The website is about reflecting, reconnecting and celebrating “your magnificent self” by enjoying a space to plan your day and focus on what matters most to you.
There are certain playground rules for participants, including checking your ego at the door, being kind and not judging others, but instead offering support and inspiration.
Everyone gets their own Sanctuary page, which is like a secret diary, where they can create a mantra, set their intentions for the day, journal and create a vision board. This page can be kept private or shared with others in the Soul Central main forum. It can also be uploaded to Facebook, and soon on Twitter.
Cooper was so passionate about her project, which she hopes will turn into a full-time venture, that she invested her personal life savings of more than $100,000.
“You have to believe in what you’re doing,” said Cooper. “I’ve learned a lot about myself in the process.”
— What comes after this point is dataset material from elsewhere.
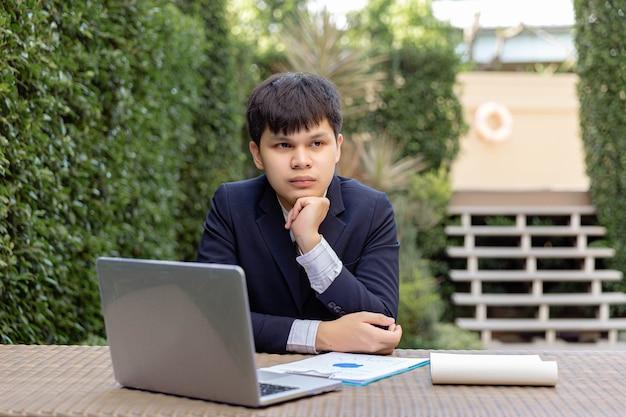 Conceito de empresário um jovem empresário em terno marinho, sentado no jardim com os documentos e o laptop na mesa parecendo pensativo e sério.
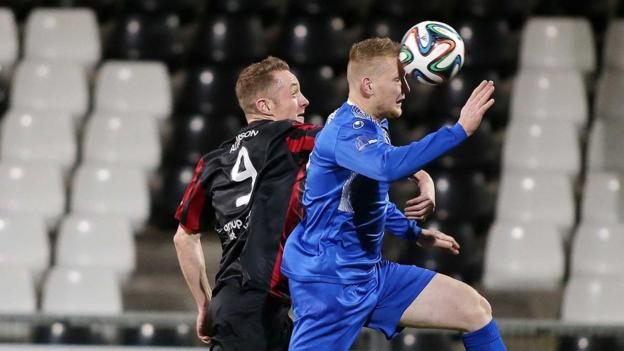 Timmy Adamson and David Armstrong in aerial action as Crusaders beat Dungannon Swifts 1-0 on Friday night to maintain their Premiership challenge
She hired a Denver Web developer to create the site and lawyers to trademark the “soulful networking” name, among other things.
The beta version of the site was launched in February and has 750 global users; 58 percent are women in the 18-39 age group.
“This is a chance to connect with like-minded souls,” Cooper said. “It’s a place of pure positivity.”
RealSoulful recently graduated from Seed Spot’s fall evening program, which helped Cooper organize a business template and put together a three-minute pitch, as well as put her in touch with Arizona State University’s W.P. Carey School of Business.
After telling her story in an entrepreneur class, three of the four student teams chose her company to write a business plan as their final class project.
Now, she has three different approaches she can use in developing the website going forward, and they devised suggestions for monetizing the site. She envisions a “freemium” model, with the basic site free and extra charges for monthly upgrades.
Cooper plans to develop a RealSoulful app by the summer, continue site development and get marketing help.
“I think this is the direction life is going,” she said. “We’re not given a handbook on how to live life. … We have the ability to impact things and teach people to live and think positively.”